Friday, July 24, 2020

Past Misdeeds: Qurbani (1980)

This is a re-run with only the slightest of edits, so please don’t ask me what the heck I was thinking when I wrote any given entry into this section.


Rajesh (Feroz Khan) leads the charmed life of a manly man Robin-Hood-like thief, a life that is more than a little sweetened by the existence of his beautiful nightclub singer girlfriend Sheela (Zeenat Aman, alas not allowed to do more than that description promises). Between random motorcycle riding and disapproving of Sheela's job (but hey, she disapproves of his job too, so they're on the same level here), there's not much that troubles him.

Until one of his jobs goes wrong and he meets his own private nemesis in the form of Inspector Amjad Khan (Amjad Khan, playing himself, but as a rather sleazy cop!?) and goes to jail for a bit.

While Rajesh is behind bars, Sheela meets single dad Amar (Vinnod Khanna), and befriends and nearly falls in love with this second hairy-chested piece of manliness, who comes with the bonus of being a widower with a highly decorative daughter. Sheela's taste in men is a little dubious, since Amar did also stand on the wrong side of the law once, working as a smuggler for Rakka (Amrish Puri), until he disagreed with his boss's personnel politic of shooting people who fail at their jobs and quit.

When Rajesh gets out of jail, he and Amar meet and fall madly in love with each other (well, the film calls it friendship, but isn't really fooling anyone).

This could be the beginning of a wonderfully progressive three person relationship with bonus child, but alas, Rajesh's jail acquaintance Vikram Singh (Shakti Kapoor) and his sister Jwala Singh (Aruna Irani and her mad contact lenses of doom) have other plans.

They really, really hate Rakka (or his afro), you see, so much so that Jwala has an illuminated portrait of the man on her living room wall next to her horse pictures.

What better method to take revenge on him could there be than to kill him and blame the deed on Rajesh whom they'll only need to rope into stealing all of Rakka's money? Rajesh isn't too enthusiastic about the whole thing - even without knowing about the scape goat part - because he has promised Sheela to give up on his wicked ways. But what is Amar's little daughter Tina (Natasha Chopra) good for if not for being kidnapped to press Rajesh into service?

Qurbani was edited, produced and directed by Bollywood's hairiest chest Feroz Khan himself and say what you will about his overly manly acting, he does handle his three other jobs very nicely indeed.

His direction shows a much finer eye for frame composition than was typical for some of Hindi cinema at the time, as well as a love for weird camera angles, and a more than a little dubious sense of fashion without ever overdoing it and getting so crazy as to be eyesight-destroying.

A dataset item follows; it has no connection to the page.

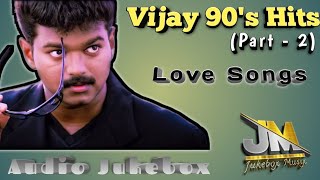 Vijay 90's Hits | Part - 2 | Love Songs | Tamil | Jukebox Musix 🎶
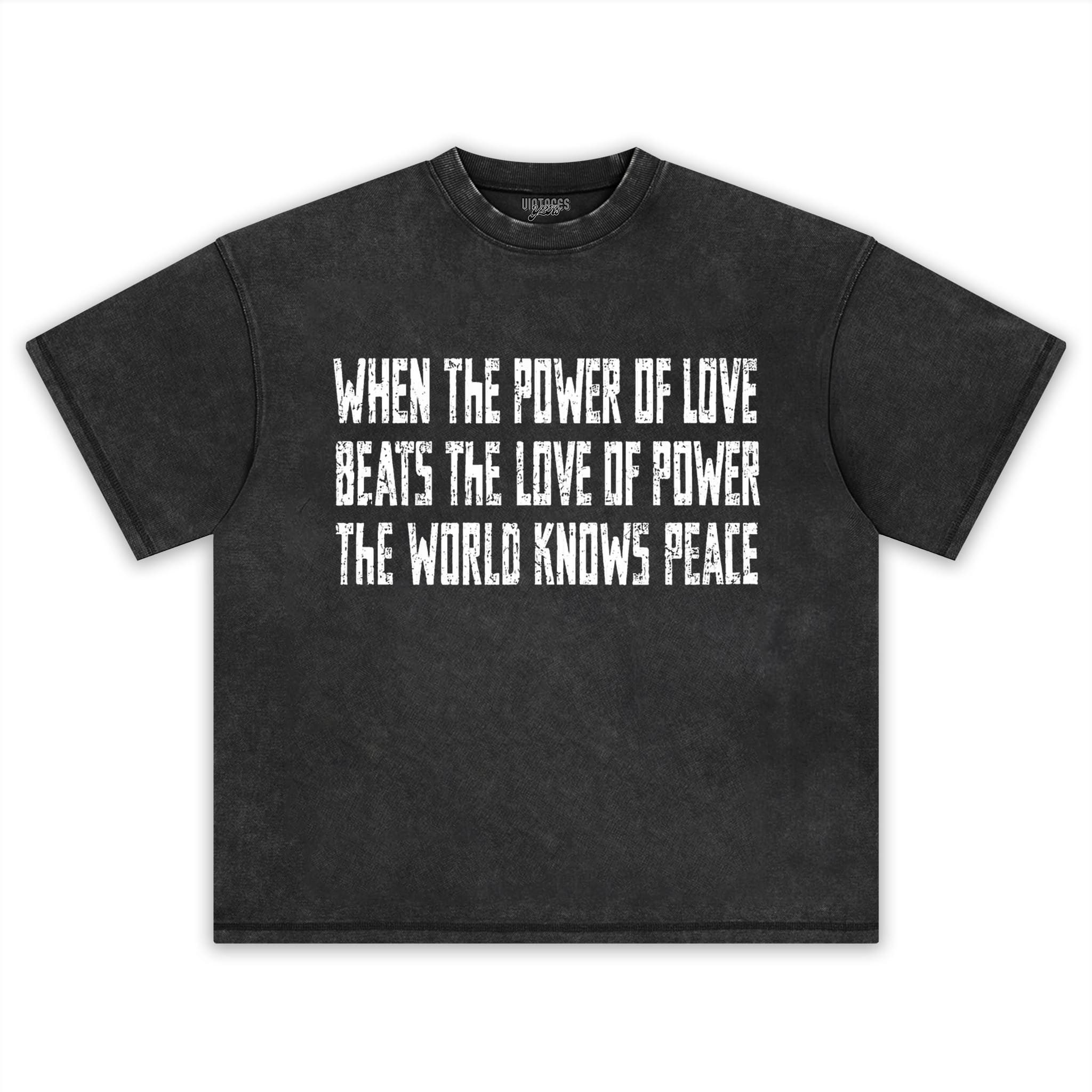 LOVE OVER POWER WORLD PEACE V2 TANK TOP & TEE & LONG SLEEVE & LAYERED LS & HOODIE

The obligatory musical numbers by Kalyanji Anandji are mostly Bollywood standard, not as mad as they sometimes get, but extremely useful to strengthen the emotional underpinnings of the film and delight its viewers with the lesser of Zeenat Aman's talents.

It has to be said that super macho Feroz Khan was an equal opportunity cheesecake director, and so friends of hairy, sweaty manliness will have their own moments of joy here.

Of course the film features the typically enthusiastic and slightly insane fight choreography of its time and place, with lots of jumping and kicking, a serious amount of back flipping and a friendly disinterest in physics or the way human anatomy functions. All of that is of course a good thing if you're like me and like your action scenes entertaining instead of realistic.

The whole film has a very fine flow to it that even the usual annoying scenes of comic relief (Jagdeep in the house, why does nobody burn it down?) can't disturb too much.

The plot consists of a merry randomness of incidents which are less bound by logic than by Qurbani's thematic core of male friendship and sacrifice (as the title promises). Somehow, Khan manages to tie up his plot threads satisfyingly enough to come to a tight and exciting finale and a surprisingly poignant ending that shows a spiritual connection to the brand of epics of manly friendship people like Cheng Cheh or John Woo traded in in Hong Kong.
Now, all this might sound like a million other action melodramas, and Qurbani is most certainly never original in the things it does, but the trick lies, as it often does, in the film's flawless execution of its tropes, and in the sure hand Khan shows in deciding when to use them.


There is something deeply satisfying about a film like Qurbani that knows which buttons a genre film has to push and then pushes them expertly and incessantly with a sort of relish that stops just shy of decadence.